Monday, December 15, 2025

Protect Your Standards


Standards exist across many domains for good reasons. What if a driving test administrator passed everyone, regardless of their ability to control the vehicle or recognize traffic signals? What if every surgeon got passed along in training, irrespective of their clinical judgment and surgical technique? 

In most competitive athletics, the standards rise over time. For example, the winning times in track, swimming, and cycling rise. That could relate to the athletes, coaching, training methods, equipment, nutrition, and other ancillary factors (sleep, recovery, sports psychology, etc.).

Performance has many inputs including the age at which competitors begin and the training received. For example, a Russian tennis academy (Spartak) produced more top 20 women's players than all of the US. Its coach and her rigorous training emphasized fundamentals without competitive play for the first THREE YEARS.

:::

**Exercise set:**
1. List the ancillary factors named in parentheses in the post on protecting standards.
2. Reproduce word for word everything in the post on protecting standards from "Monday, December 15, 2025" down to "and surgical technique?".

:::

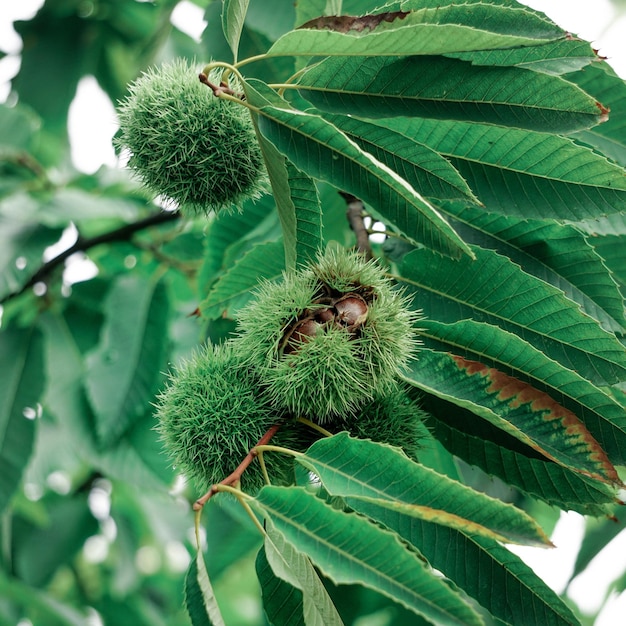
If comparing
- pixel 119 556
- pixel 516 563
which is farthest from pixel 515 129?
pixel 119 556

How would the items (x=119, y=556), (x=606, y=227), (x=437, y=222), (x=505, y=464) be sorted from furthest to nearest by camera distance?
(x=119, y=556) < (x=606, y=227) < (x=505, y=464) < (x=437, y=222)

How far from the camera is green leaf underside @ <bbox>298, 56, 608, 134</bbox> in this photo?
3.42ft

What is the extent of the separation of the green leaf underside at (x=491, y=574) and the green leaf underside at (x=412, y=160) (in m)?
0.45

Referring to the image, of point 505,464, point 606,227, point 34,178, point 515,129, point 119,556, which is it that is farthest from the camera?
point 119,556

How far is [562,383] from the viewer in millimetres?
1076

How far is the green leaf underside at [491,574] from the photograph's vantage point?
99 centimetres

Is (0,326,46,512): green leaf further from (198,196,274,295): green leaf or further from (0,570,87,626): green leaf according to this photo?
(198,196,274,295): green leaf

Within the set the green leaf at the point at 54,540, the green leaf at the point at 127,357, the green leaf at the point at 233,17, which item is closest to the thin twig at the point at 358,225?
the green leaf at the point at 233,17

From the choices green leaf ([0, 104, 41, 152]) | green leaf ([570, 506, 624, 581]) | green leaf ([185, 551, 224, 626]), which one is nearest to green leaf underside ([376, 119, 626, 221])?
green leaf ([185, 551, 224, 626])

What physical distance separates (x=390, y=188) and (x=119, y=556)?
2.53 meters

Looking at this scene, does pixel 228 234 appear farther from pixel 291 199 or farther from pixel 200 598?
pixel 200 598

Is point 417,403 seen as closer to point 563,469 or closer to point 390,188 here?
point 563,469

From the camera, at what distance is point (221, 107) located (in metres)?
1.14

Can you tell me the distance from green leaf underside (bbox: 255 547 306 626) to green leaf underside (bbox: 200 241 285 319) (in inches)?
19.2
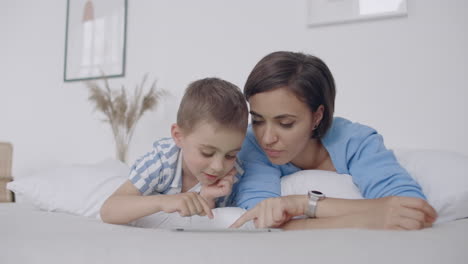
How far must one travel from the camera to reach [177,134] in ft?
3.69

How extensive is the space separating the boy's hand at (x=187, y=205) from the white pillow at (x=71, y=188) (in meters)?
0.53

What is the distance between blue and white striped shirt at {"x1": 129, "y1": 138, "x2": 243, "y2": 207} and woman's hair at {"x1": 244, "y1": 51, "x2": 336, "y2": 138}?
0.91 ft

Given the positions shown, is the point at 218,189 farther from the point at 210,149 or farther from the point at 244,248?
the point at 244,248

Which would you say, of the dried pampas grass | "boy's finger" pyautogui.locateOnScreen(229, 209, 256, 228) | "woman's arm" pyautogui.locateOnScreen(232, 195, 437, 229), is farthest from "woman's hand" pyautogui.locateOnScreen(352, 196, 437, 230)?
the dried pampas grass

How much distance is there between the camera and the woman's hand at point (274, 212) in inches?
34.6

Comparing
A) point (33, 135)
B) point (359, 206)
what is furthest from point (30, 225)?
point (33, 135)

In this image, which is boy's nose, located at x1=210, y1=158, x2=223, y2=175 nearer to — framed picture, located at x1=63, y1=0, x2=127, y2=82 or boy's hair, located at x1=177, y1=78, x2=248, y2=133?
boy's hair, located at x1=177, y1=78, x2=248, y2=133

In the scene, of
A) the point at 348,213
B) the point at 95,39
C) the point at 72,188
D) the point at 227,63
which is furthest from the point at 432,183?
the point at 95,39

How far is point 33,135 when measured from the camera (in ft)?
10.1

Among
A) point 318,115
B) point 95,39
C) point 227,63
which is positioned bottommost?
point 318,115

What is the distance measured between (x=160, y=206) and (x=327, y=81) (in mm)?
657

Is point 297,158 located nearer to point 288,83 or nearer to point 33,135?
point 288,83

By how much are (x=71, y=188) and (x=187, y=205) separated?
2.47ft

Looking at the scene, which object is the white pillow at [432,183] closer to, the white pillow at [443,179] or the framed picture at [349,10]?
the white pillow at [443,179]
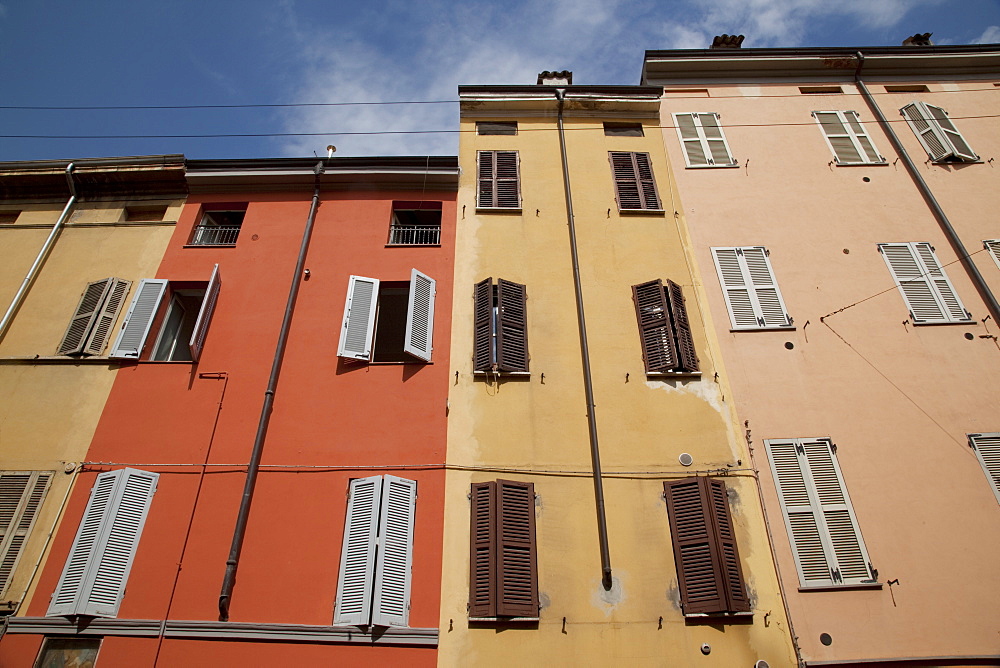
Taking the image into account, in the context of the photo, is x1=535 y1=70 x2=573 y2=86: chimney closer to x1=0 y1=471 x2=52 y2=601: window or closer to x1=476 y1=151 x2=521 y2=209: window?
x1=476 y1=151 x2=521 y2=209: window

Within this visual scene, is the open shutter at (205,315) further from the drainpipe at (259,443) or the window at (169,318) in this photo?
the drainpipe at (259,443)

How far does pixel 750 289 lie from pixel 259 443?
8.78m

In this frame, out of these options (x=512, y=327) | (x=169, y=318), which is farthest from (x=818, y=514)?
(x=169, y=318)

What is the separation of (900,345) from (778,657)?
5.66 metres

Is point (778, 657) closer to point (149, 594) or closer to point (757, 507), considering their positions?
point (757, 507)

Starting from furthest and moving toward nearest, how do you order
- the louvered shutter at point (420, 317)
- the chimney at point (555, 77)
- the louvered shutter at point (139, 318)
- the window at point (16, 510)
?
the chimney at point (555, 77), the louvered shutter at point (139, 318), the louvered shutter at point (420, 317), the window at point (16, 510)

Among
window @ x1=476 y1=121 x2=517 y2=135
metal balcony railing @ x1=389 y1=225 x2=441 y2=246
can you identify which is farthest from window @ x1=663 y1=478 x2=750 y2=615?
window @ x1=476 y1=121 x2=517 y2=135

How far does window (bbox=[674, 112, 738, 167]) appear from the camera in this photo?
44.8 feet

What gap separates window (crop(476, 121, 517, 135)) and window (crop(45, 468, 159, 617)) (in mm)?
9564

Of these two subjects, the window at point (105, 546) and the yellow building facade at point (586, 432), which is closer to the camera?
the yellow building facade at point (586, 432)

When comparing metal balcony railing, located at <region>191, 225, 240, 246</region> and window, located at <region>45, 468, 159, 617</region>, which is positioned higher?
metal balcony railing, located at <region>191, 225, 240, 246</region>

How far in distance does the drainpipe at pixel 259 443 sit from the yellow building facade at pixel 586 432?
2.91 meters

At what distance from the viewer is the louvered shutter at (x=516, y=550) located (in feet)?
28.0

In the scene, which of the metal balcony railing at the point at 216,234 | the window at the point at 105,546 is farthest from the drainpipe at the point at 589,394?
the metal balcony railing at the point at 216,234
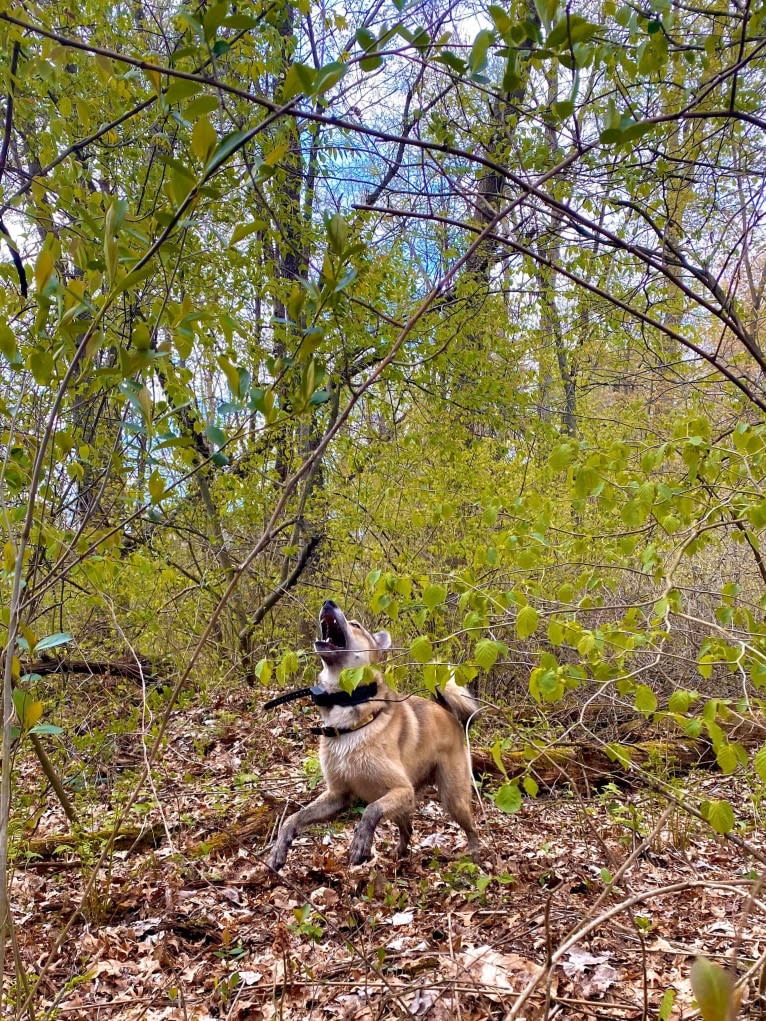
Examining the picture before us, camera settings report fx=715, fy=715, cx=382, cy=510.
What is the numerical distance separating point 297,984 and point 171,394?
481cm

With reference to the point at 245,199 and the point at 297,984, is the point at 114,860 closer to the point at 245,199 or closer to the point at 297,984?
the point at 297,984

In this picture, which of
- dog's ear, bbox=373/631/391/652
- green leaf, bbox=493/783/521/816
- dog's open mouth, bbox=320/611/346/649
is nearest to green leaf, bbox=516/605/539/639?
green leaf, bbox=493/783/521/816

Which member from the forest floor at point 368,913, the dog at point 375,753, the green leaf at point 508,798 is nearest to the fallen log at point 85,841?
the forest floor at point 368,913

:::

**Task solutions:**
1. sleep, recovery, sports psychology

2.
Monday, December 15, 2025

Protect Your Standards


Standards exist across many domains for good reasons. What if a driving test administrator passed everyone, regardless of their ability to control the vehicle or recognize traffic signals? What if every surgeon got passed along in training, irrespective of their clinical judgment and surgical technique?